Etihad dit que les compagnies US ont reçu $70 mds de subventions

vendredi 15 mai 2015 11h54
 

15 mai (Reuters) - Etihad Airways a répliqué jeudi aux allégations des compagnies aériennes américaines selon lesquelles elle reçoit des subventions, accusant ces dernières d'avoir reçu pour leur part plus de 70 milliards de dollars (62 milliards d'euros) d'aides publiques depuis 2000, dans le cadre surtout de procédures de protection contre les faillites et de garantie des retraites.

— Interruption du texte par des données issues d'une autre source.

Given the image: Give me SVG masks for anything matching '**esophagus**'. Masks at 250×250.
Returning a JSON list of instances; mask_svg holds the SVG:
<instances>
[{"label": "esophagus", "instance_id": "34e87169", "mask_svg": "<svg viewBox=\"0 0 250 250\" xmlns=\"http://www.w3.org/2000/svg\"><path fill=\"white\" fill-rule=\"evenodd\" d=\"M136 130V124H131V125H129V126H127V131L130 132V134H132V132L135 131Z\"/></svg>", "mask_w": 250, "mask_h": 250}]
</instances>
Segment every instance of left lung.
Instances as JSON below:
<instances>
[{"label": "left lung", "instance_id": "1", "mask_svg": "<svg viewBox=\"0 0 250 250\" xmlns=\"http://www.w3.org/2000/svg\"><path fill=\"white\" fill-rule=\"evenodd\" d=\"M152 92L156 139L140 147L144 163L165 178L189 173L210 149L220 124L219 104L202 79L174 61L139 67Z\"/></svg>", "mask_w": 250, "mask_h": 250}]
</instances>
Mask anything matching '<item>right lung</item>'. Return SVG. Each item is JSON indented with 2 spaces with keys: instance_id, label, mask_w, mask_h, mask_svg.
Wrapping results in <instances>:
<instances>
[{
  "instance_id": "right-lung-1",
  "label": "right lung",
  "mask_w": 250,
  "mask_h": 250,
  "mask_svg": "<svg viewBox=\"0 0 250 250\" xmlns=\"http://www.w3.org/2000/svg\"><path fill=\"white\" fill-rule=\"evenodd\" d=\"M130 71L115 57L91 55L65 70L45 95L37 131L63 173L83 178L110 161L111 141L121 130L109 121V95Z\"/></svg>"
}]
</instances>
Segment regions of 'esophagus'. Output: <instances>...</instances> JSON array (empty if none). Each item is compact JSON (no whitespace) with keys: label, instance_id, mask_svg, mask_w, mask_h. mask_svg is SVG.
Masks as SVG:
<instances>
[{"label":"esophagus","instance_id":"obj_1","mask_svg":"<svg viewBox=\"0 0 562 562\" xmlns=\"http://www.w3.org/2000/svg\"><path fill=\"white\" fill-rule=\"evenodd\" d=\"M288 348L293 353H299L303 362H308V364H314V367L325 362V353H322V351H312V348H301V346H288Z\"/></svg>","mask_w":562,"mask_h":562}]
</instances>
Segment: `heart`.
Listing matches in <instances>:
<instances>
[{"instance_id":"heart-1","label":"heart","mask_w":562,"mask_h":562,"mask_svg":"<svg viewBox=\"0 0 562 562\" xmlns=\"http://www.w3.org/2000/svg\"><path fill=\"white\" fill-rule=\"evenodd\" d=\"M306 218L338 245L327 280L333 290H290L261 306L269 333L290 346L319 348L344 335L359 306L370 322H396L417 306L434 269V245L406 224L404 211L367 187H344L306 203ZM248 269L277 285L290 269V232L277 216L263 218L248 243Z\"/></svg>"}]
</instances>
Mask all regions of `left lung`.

La compagnie basée à Abou Dhabi a exposé ses griefs alors même que le législateur presse Washington de prendre position sur ce dossier, Etihad, Emirates et Qatar Airways étant soupçonnées par les compagnies américaines d'avoir reçu à elles trois plus de 40 milliards de dollars de subventions.

Les compagnies du Golfe ont démenti et Etihad a affirmé qu'elle ne faisait que recevoir des fonds propres et des prêts de son seul actionnaire, l'émirat d'Abou Dhabi.

Risk Advisory Group, le cabinet de conseil engagé par Etihad, a étudié des données concernant Delta Air Lines, United Continental Holdings, American Airlines, ainsi que les compagnies avec lesquelles elles ont fusionné, pour arriver à ce montant de 70 milliards de dollars.

"Nous souhaitons simplement mettre en avant le fait que les compagnies américaines ont bénéficié et continuent de bénéficier d'un régime juridique très favorable" a déclaré Jim Callaghan, le directeur juridique d'Etihad, dans un communiqué.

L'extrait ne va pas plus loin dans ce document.